What to work on: Check the records below line by line for the string "https". Give the number of lines that contain it and nothing else.

Available data:
★ ★ ★ ★ ★ ★ ★
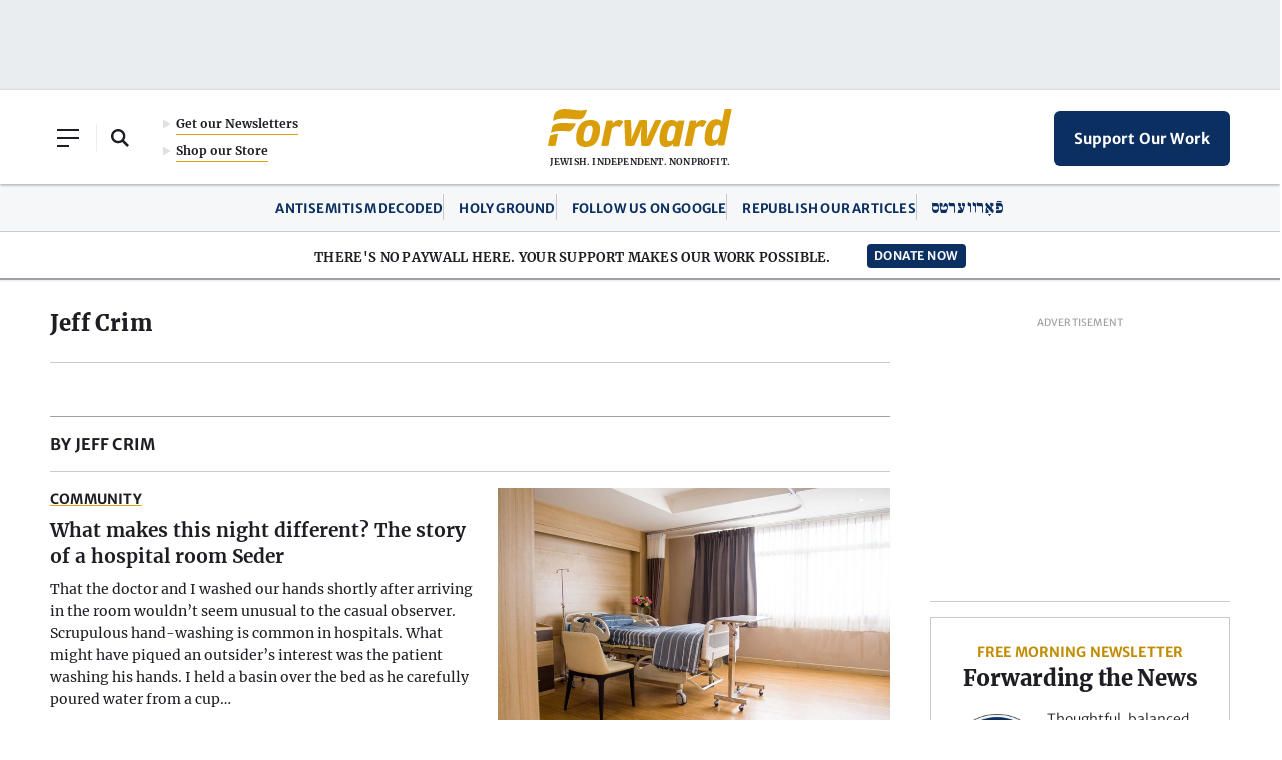

--- FILE ---
content_type: text/html; charset=utf-8
request_url: https://www.google.com/recaptcha/api2/aframe
body_size: 268
content:
<!DOCTYPE HTML><html><head><meta http-equiv="content-type" content="text/html; charset=UTF-8"></head><body><script nonce="GRmWfR7xhEzLVJ2tUfBLxA">/** Anti-fraud and anti-abuse applications only. See google.com/recaptcha */ try{var clients={'sodar':'https://pagead2.googlesyndication.com/pagead/sodar?'};window.addEventListener("message",function(a){try{if(a.source===window.parent){var b=JSON.parse(a.data);var c=clients[b['id']];if(c){var d=document.createElement('img');d.src=c+b['params']+'&rc='+(localStorage.getItem("rc::a")?sessionStorage.getItem("rc::b"):"");window.document.body.appendChild(d);sessionStorage.setItem("rc::e",parseInt(sessionStorage.getItem("rc::e")||0)+1);localStorage.setItem("rc::h",'1769279981108');}}}catch(b){}});window.parent.postMessage("_grecaptcha_ready", "*");}catch(b){}</script></body></html>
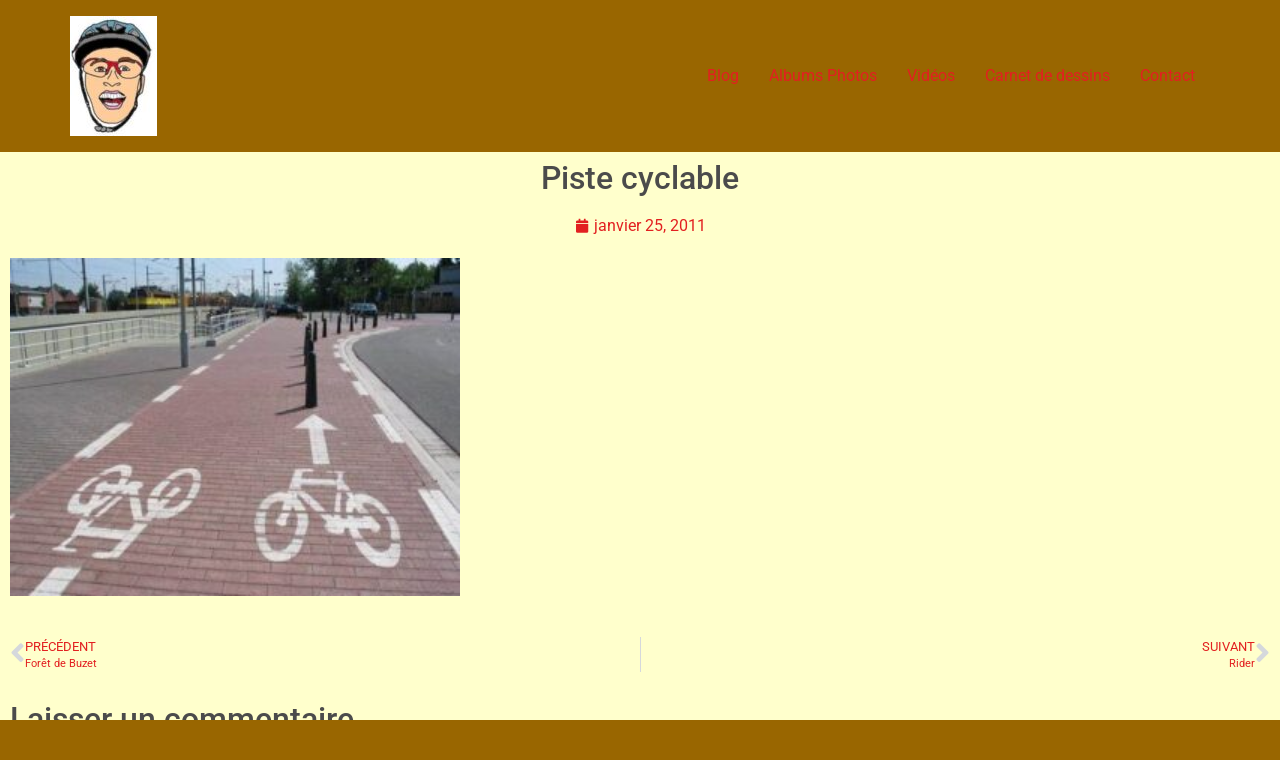

--- FILE ---
content_type: text/css
request_url: https://lecyclerit.com/wp-content/uploads/elementor/css/post-9170.css?ver=1769200497
body_size: -134
content:
.elementor-9170 .elementor-element.elementor-element-22e4e5a:not(.elementor-motion-effects-element-type-background) > .elementor-widget-wrap, .elementor-9170 .elementor-element.elementor-element-22e4e5a > .elementor-widget-wrap > .elementor-motion-effects-container > .elementor-motion-effects-layer{background-color:var( --e-global-color-3b88957 );}.elementor-9170 .elementor-element.elementor-element-22e4e5a > .elementor-element-populated{transition:background 0.3s, border 0.3s, border-radius 0.3s, box-shadow 0.3s;}.elementor-9170 .elementor-element.elementor-element-22e4e5a > .elementor-element-populated > .elementor-background-overlay{transition:background 0.3s, border-radius 0.3s, opacity 0.3s;}.elementor-9170 .elementor-element.elementor-element-218c369{text-align:center;}.elementor-9170 .elementor-element.elementor-element-353e98c .elementor-icon-list-icon{width:14px;}.elementor-9170 .elementor-element.elementor-element-353e98c .elementor-icon-list-icon i{font-size:14px;}.elementor-9170 .elementor-element.elementor-element-353e98c .elementor-icon-list-icon svg{--e-icon-list-icon-size:14px;}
★ ★ ★ ★ ★ ★ ★
Your response: 3